**Exercise goal**: Starting from the line containing "Examining the image, would", write out every remaining line exactly, the last one included.

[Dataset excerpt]
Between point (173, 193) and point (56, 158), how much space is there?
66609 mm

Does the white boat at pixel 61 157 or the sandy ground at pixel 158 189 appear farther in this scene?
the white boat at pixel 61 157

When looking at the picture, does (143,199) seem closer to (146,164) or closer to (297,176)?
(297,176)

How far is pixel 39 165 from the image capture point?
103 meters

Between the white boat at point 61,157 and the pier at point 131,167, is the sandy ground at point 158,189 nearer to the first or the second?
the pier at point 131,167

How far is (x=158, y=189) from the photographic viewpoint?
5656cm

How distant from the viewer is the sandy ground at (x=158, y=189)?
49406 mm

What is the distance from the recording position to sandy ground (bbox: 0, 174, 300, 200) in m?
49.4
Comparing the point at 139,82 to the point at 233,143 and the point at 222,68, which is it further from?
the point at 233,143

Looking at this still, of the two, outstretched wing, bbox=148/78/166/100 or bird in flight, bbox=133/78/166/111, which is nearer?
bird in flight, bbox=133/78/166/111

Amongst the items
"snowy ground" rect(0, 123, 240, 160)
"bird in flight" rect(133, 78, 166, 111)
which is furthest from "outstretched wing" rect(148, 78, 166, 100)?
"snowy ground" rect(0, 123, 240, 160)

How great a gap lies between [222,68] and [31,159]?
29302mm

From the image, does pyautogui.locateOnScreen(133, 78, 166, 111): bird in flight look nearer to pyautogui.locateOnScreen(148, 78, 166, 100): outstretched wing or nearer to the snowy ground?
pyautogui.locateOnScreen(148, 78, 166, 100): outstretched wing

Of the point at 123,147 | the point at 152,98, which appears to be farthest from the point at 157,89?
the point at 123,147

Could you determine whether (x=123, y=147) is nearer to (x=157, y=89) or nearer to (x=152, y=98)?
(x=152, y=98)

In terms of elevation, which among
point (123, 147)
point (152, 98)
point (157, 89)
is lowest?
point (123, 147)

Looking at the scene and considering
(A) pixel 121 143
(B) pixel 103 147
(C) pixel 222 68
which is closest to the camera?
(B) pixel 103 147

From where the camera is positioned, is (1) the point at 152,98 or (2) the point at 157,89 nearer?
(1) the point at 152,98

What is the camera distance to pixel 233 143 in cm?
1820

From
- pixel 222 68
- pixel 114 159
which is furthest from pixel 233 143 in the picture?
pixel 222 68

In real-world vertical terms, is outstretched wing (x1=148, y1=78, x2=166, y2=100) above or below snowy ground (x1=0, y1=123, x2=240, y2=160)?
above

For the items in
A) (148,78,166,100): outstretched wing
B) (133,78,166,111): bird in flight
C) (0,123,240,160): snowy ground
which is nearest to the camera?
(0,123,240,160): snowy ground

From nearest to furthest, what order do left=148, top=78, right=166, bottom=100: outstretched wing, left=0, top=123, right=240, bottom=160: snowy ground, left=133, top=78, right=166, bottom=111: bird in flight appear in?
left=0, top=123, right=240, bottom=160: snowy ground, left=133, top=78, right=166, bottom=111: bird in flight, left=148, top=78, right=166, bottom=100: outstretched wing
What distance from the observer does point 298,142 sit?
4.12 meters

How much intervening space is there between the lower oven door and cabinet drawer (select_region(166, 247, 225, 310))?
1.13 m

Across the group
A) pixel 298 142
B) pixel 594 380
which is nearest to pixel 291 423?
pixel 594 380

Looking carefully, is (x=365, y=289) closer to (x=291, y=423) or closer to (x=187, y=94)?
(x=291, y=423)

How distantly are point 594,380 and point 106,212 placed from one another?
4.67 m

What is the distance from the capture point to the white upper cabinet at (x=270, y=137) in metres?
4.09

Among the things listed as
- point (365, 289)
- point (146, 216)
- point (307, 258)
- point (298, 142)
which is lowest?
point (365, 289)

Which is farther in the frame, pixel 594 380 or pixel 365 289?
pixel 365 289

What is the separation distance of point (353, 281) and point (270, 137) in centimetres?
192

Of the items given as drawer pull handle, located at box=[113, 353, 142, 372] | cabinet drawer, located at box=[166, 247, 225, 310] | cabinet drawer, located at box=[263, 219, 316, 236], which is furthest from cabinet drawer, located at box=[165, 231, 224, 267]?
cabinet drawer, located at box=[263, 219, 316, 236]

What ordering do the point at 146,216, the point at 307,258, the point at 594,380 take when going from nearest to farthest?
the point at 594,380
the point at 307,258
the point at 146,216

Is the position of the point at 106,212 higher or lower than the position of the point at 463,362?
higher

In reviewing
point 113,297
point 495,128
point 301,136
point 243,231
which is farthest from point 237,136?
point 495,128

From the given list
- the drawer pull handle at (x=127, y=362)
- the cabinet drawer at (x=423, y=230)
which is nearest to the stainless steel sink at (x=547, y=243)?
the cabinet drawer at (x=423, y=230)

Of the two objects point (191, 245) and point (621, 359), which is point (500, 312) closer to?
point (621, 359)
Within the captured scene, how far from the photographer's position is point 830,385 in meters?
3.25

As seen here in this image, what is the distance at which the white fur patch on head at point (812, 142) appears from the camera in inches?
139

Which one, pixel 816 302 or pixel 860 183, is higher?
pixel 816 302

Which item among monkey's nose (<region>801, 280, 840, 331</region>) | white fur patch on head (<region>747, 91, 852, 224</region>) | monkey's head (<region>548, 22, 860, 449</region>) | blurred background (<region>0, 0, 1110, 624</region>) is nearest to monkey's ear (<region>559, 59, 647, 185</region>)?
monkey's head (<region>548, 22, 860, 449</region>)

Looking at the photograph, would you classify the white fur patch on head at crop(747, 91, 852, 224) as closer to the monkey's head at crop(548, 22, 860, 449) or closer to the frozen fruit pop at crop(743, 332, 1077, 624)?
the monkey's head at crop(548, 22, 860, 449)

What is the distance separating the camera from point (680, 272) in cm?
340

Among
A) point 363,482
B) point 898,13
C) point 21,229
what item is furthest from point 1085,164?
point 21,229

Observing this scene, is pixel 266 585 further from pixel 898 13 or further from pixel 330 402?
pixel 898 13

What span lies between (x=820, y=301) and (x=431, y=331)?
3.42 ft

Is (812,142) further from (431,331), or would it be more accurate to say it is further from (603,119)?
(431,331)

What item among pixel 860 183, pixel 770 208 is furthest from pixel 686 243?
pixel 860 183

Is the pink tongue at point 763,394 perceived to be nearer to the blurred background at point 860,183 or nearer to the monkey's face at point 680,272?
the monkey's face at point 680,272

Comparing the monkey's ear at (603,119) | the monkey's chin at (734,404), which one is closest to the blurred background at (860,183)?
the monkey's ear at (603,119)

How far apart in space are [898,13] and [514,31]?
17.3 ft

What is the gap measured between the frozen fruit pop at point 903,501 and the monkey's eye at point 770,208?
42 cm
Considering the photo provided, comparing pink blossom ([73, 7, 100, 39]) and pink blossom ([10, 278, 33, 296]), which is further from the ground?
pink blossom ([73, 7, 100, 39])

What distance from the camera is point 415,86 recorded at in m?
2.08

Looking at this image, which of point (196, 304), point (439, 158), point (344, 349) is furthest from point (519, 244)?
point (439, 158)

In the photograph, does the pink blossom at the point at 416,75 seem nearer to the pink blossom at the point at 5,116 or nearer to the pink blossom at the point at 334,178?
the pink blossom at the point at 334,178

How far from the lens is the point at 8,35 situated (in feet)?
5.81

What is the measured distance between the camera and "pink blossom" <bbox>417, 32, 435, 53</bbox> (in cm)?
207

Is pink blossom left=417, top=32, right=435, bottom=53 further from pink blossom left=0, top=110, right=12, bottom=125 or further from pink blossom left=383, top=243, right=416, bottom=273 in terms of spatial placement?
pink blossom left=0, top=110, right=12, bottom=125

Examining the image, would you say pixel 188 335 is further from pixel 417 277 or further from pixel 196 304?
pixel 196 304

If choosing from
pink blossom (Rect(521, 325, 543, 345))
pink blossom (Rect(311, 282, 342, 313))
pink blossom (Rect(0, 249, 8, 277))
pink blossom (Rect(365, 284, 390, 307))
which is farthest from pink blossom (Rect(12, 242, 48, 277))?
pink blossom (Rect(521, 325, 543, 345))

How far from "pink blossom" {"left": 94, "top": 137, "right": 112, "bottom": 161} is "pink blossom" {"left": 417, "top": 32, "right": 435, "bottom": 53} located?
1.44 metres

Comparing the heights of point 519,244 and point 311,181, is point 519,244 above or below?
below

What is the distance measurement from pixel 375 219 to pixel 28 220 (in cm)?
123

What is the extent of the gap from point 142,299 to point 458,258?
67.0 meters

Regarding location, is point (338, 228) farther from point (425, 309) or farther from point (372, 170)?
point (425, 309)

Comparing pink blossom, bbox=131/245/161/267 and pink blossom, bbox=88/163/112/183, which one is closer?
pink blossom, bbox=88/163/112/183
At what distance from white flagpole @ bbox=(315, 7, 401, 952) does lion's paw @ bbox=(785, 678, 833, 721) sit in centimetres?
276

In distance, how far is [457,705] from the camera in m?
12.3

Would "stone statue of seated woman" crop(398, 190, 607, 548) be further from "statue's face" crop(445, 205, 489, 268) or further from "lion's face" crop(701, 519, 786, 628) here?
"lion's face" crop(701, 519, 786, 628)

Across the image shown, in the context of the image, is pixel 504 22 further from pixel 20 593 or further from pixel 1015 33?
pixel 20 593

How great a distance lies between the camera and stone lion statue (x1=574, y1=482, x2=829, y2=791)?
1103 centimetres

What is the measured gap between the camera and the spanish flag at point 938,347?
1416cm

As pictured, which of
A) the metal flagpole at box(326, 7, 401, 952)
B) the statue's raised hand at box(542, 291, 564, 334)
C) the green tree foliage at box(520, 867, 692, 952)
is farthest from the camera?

**Written response**:
Examining the image, would you say pixel 188 335 is further from pixel 417 277 or further from pixel 196 304?
pixel 196 304

If choosing from
pink blossom (Rect(521, 325, 543, 345))
pink blossom (Rect(311, 282, 342, 313))
pink blossom (Rect(0, 249, 8, 277))
pink blossom (Rect(365, 284, 390, 307))
which is farthest from pink blossom (Rect(12, 242, 48, 277))?
pink blossom (Rect(521, 325, 543, 345))

How far from "pink blossom" {"left": 94, "top": 137, "right": 112, "bottom": 161} is "pink blossom" {"left": 417, "top": 32, "right": 435, "bottom": 53} located?
1.44 metres

Comparing the heights of point 519,244 and point 311,181, is point 519,244 above or below?
below

What is the distance measurement from pixel 375 219 to pixel 28 220 (in cm)?
123

What is the extent of the gap from point 142,299 to point 458,258?
67.0 meters

Regarding location, is point (338, 228) farther from point (425, 309) or farther from point (372, 170)?
point (425, 309)

Comparing pink blossom, bbox=131/245/161/267 and pink blossom, bbox=88/163/112/183, which one is closer?
pink blossom, bbox=88/163/112/183
At what distance from white flagpole @ bbox=(315, 7, 401, 952) does lion's paw @ bbox=(785, 678, 833, 721) sit in centimetres?
276

In distance, how far is [457,705] from the camera in m?
12.3

Would "stone statue of seated woman" crop(398, 190, 607, 548) be further from "statue's face" crop(445, 205, 489, 268) or further from "lion's face" crop(701, 519, 786, 628) here?
"lion's face" crop(701, 519, 786, 628)

Across the image shown, in the context of the image, is pixel 504 22 further from pixel 20 593 or further from pixel 1015 33?
pixel 20 593

How great a distance lies between the camera and stone lion statue (x1=574, y1=482, x2=829, y2=791)?
1103 centimetres

What is the measured gap between the camera and the spanish flag at point 938,347?
1416cm

As pictured, which of
A) the metal flagpole at box(326, 7, 401, 952)
B) the statue's raised hand at box(542, 291, 564, 334)
C) the green tree foliage at box(520, 867, 692, 952)
is farthest from the camera?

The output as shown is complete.